§ **EXERCISE AIM**:
In the rows below, retype verbatim everything from the line containing "Of the dried" through the line containing "802, 740) →", including both of those lines.
──────── RECORDS FOR PROCESSING
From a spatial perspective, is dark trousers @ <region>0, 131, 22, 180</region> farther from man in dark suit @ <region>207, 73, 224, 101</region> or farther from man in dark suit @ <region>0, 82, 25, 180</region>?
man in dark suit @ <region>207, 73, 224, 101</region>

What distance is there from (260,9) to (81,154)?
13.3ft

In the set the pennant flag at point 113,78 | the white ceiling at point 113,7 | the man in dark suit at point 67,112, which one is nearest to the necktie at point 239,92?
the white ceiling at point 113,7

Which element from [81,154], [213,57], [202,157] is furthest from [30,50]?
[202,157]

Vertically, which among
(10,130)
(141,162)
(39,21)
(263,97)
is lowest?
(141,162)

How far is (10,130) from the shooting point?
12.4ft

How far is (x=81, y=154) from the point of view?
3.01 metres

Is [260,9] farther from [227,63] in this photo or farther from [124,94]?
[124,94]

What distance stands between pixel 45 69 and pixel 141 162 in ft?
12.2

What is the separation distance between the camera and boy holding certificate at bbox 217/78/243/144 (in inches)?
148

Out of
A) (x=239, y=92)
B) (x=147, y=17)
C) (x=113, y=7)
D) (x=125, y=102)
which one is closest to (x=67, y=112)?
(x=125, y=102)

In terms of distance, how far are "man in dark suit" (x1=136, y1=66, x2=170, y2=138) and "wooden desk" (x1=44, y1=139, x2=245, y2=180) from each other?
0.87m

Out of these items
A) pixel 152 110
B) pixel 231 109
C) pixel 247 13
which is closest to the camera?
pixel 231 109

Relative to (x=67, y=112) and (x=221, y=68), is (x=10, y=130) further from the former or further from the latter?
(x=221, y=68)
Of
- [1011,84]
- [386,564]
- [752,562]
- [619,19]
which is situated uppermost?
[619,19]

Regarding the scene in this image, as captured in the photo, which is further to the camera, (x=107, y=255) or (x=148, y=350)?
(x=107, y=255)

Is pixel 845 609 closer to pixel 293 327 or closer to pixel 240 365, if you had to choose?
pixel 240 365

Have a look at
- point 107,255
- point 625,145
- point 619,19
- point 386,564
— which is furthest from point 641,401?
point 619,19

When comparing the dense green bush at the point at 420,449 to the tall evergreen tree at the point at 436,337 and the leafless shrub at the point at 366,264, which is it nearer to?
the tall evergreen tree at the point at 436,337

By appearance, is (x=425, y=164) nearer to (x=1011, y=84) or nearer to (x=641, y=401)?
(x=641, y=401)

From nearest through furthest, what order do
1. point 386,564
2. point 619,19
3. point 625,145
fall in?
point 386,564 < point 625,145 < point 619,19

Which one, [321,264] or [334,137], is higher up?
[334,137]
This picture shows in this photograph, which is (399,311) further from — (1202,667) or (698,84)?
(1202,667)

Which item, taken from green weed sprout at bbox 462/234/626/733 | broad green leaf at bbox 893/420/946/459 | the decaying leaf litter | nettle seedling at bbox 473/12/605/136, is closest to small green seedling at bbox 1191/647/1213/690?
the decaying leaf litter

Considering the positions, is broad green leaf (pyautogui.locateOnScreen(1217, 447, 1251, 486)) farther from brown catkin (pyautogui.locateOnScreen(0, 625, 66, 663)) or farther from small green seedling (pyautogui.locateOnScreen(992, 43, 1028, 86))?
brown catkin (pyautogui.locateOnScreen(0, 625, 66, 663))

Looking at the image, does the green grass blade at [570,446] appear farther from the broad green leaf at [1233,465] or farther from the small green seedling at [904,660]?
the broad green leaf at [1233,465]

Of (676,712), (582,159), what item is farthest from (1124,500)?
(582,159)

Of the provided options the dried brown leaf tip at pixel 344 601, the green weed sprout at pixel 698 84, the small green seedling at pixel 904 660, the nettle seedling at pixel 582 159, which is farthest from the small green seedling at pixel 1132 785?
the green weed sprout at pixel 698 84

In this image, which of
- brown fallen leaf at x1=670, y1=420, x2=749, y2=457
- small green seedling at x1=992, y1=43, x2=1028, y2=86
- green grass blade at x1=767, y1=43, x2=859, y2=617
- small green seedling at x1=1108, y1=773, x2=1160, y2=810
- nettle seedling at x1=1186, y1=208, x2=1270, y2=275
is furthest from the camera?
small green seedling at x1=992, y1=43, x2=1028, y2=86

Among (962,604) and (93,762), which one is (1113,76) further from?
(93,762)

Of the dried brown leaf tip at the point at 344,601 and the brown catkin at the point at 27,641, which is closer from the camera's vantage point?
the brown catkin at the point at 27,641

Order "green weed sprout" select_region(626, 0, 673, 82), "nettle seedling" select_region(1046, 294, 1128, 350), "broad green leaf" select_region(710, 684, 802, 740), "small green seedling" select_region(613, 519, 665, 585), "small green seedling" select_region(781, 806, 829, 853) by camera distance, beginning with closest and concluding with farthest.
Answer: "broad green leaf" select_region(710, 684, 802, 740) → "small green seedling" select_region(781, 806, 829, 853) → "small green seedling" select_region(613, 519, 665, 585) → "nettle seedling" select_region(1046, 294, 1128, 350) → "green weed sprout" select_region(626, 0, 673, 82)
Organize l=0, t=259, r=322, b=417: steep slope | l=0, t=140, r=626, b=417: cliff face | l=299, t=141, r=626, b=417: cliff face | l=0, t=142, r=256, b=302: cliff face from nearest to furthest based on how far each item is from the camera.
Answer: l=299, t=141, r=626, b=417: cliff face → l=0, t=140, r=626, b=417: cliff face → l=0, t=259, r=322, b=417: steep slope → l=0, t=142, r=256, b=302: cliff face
────────────────
§ **SOLUTION**:
Of the dried brown leaf tip at the point at 344,601 and the brown catkin at the point at 27,641, which is closer from the camera's vantage point?
the brown catkin at the point at 27,641

Order "green weed sprout" select_region(626, 0, 673, 82), "nettle seedling" select_region(1046, 294, 1128, 350), "broad green leaf" select_region(710, 684, 802, 740), "small green seedling" select_region(613, 519, 665, 585), "small green seedling" select_region(781, 806, 829, 853) by camera distance, beginning with closest and concluding with farthest.
Answer: "broad green leaf" select_region(710, 684, 802, 740) → "small green seedling" select_region(781, 806, 829, 853) → "small green seedling" select_region(613, 519, 665, 585) → "nettle seedling" select_region(1046, 294, 1128, 350) → "green weed sprout" select_region(626, 0, 673, 82)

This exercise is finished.